If you’re looking to make design changes or to add functionality to your website, using a staging copy is far better than enabling a maintenance page. Since you’re not working on the live version of your site, you can just keep it functioning normally until you replace it with your staging copy.

As for how to set up a WordPress staging website, you have three options depending on the approach you want to take:

  1. Set up a local development environment using tools such as MAMP or WAMP and set up a copy of your website on your computer.
  2. Use a tool such as Local by Flywheel to set up staging websites quickly and manage multiple ones with ease.
  3. Take advantage of your web host’s staging site functionality (should they offer it).

In most cases, the easiest way to set up a staging copy of your site is to use your web host’s built-in functionality to do it. The problem is, not all providers offer this feature, especially not for basic shared hosting plans.

This author has had good experiences using Flywheel’s staging feature for development work. However, your mileage may vary.
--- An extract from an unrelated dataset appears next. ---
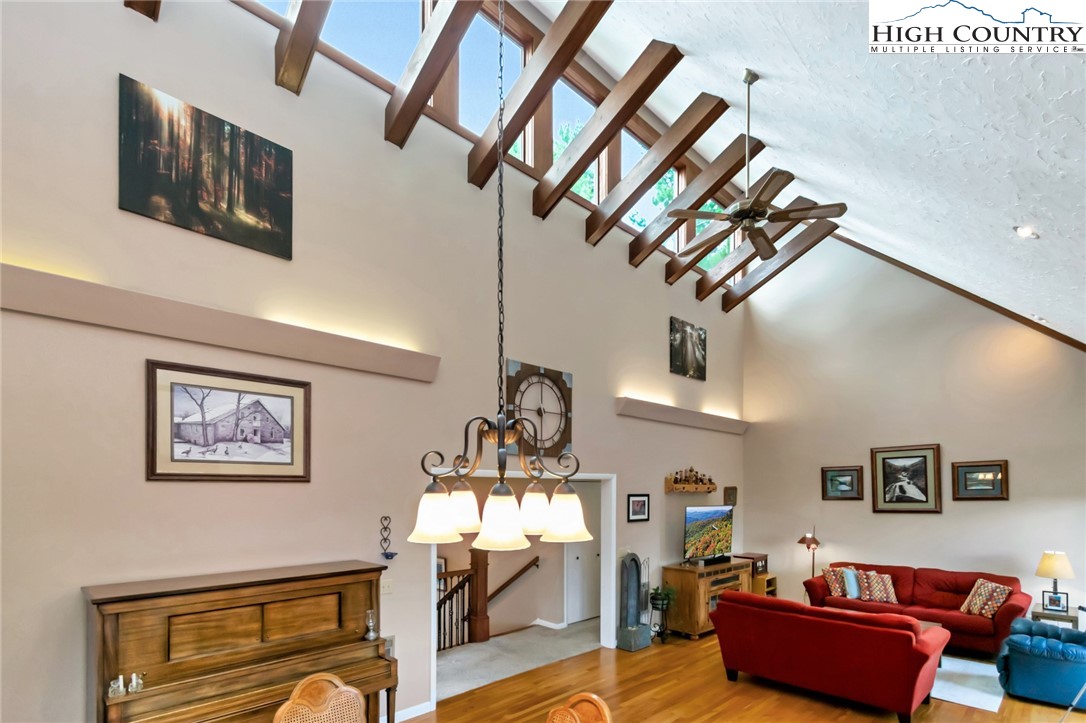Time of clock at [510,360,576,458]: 5:59
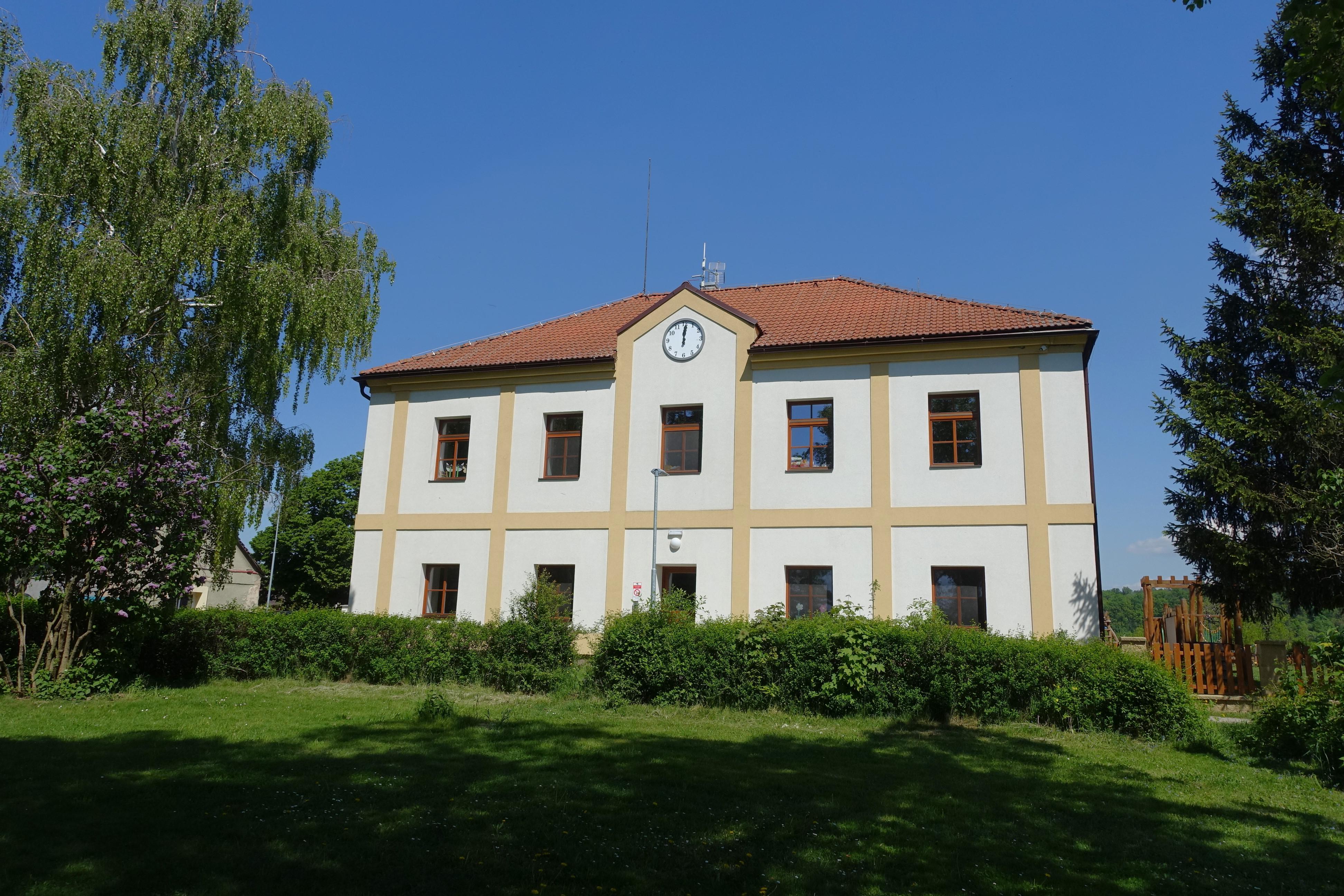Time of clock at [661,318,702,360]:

If you’d rather set up an offline staging website, you can use the first two approaches we mentioned.

For those cases, you can set up a local copy of your live website using backup tools such as UpdraftPlus. You can then make any changes necessary, and replace your live copy using the same method once you’re ready. These approaches involve some work, to be sure. However, at least your site will remain accessible while you’re making improvements to it.

2. Roll Your Website Back to a Recent Backup If Necessary

One common theme throughout many of our articles is to always create backups of your website. It’s not that we’re in the pocket of ‘Big Backup’. However, because this simple action can save your behind in so many ways, it’s almost irresponsible not to do it.

For example, imagine your website breaks in a major way – as in users can’t access it. You’ve updated WordPress, and it creates a significant conflict with one of your plugins, or something else along those lines. In this situation, you have three options:

  1. Fix the problem manually without enabling maintenance mode, and hope for slow traffic numbers.
  2. Turn on your maintenance page while you fix the issue, so visitors know you’re working on the problem.
  3. Roll your website back to a recent backup and keep on working as usual.

Option number three is by far the easiest, as long as the backup is very recent. Ideally, you’ll have daily backups of your website, but this isn’t practical for small projects (although possible with a plugin such as VaultPress). We recommend weekly backups at the very least.

Some plugins enable you to automate backups for your website and to store those files offsite, which is equally important. You can also make a note to backup your site manually from time to time. However, let’s be honest – automating it is just easier.

If you want an even more hands-off experience, some web hosts offer automated backups for their clients. Just as with staging sites, a lot of providers don’t include this sort of feature with basic shared plans.

This author has tried out several web host’s backup restore features, including those from A2 Hosting and Flywheel, and had good experiences with both. Naturally, there are a lot more web hosts that offer automatic backups and site-restoring functionality. Feel free to do some further research before signing up with any of them!

Conclusion

There are still some situations where using maintenance pages makes sense. For example, you may run into an error affecting your site’s key functionality, or that breaks things altogether. In those cases, you can enable your site’s maintenance page while you patch things up.

However, you also have other tools at your disposal for situations where you might want to use maintenance pages, such as:

  1. Using a staging website to make whatever changes you need to.
  2. Rolling your website back to a recent backup if it breaks.